13. Origin of life on earth

    1. Describe the scientific evidence that provides support for models of the origin of life on Earth.

       1. Several hypotheses about the origin of life on Earth are supported with scientific evidence:

          1. Geological evidence provides support for models of the origin of life on Earth.

             1. Earth formed approx. 4.6 billion years ago (bya). The environment was too hostile for life until 3.9 bya, and the earliest fossil evidence for life dates to 3.5 bya. Taken together, this evidence provides a plausible range of dates when the origin of life could have occurred.

          2. There are several models about the origin of life on Earth:

             1. Primitive Earth provided inorganic precursors from which organic molecules could have been synthesized because of the presence of available free energy and absence of a significant quantity of atmospheric oxygen (O2).

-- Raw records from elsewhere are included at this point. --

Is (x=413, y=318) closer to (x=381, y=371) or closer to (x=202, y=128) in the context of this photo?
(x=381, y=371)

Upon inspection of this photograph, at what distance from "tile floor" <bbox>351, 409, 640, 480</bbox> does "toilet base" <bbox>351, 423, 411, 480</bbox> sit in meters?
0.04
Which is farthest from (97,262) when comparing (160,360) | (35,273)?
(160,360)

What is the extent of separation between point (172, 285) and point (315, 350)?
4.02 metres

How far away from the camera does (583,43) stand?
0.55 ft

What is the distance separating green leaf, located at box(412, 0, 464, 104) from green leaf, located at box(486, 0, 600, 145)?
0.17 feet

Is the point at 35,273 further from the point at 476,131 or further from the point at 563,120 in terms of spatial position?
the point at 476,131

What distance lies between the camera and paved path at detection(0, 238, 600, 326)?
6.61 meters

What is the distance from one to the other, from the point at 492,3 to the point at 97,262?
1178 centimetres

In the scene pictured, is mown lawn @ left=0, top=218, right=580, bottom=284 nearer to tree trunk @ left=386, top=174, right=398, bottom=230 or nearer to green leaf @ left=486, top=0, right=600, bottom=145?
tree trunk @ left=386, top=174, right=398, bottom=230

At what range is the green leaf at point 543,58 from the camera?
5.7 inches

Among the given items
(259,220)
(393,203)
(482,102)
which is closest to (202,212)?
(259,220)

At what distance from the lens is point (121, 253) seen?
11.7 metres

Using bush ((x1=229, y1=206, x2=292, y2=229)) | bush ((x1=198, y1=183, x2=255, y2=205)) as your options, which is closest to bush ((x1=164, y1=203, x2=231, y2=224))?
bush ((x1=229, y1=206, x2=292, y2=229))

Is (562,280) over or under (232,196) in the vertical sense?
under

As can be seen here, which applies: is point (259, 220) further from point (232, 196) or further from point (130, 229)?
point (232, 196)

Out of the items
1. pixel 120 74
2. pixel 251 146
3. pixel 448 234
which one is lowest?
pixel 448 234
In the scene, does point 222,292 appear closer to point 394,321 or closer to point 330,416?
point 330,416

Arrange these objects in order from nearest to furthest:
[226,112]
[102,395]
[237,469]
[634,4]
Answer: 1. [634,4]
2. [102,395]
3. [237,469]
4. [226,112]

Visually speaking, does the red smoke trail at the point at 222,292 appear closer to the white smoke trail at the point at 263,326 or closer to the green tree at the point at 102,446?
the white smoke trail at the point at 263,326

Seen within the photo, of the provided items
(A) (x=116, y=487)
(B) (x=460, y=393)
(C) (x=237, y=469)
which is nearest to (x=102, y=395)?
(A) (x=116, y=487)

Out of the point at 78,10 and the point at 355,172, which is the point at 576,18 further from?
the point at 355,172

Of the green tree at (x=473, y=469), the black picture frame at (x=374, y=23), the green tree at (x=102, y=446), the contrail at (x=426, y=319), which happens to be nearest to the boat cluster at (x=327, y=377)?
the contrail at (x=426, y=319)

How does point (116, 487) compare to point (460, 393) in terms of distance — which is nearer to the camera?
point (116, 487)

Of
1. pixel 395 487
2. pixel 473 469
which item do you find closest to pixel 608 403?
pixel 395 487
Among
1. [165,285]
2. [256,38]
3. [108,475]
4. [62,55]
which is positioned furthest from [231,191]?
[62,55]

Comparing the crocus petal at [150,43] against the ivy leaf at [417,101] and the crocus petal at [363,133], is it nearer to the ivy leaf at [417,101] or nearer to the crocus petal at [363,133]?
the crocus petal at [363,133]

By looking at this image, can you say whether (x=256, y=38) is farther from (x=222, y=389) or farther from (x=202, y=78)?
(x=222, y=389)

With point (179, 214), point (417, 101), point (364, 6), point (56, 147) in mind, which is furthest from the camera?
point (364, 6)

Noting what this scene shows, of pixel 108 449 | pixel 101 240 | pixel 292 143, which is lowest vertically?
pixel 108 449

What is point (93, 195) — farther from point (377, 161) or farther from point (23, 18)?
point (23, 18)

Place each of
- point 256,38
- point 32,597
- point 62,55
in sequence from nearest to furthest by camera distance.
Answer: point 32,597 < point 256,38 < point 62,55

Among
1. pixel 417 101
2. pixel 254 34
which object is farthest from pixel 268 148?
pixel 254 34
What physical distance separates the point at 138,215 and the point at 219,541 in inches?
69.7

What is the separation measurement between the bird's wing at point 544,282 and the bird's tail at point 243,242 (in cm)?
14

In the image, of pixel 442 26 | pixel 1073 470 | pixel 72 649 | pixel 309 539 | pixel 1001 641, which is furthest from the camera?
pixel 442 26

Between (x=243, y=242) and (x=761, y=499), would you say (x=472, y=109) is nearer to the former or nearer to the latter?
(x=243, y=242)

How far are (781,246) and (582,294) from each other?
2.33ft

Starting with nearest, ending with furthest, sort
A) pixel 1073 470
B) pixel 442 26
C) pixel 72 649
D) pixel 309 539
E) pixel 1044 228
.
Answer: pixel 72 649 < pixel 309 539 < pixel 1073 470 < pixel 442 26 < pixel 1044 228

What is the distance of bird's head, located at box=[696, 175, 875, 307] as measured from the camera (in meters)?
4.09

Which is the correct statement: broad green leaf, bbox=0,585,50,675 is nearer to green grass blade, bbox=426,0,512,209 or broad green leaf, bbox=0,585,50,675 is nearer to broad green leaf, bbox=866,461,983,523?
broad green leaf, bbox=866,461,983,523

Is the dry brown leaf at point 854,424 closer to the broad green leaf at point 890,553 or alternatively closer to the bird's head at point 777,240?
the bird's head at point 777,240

             2. Organic molecules could have been transported to Earth by a meteorite or other celestial event.

          3. Chemical experiments have shown that it is possible to form complex organic molecules from inorganic molecules in the absence of life:

             1. Organic molecules/monomers served as building blocks for the formation of more complex molecules, including amino acids and nucleotides.

             2. The joining of these monomers produced polymers with the ability to replicate, store, and transfer information.

       2. The RNA World Hypothesis proposes that RNA could have been the earliest genetic material.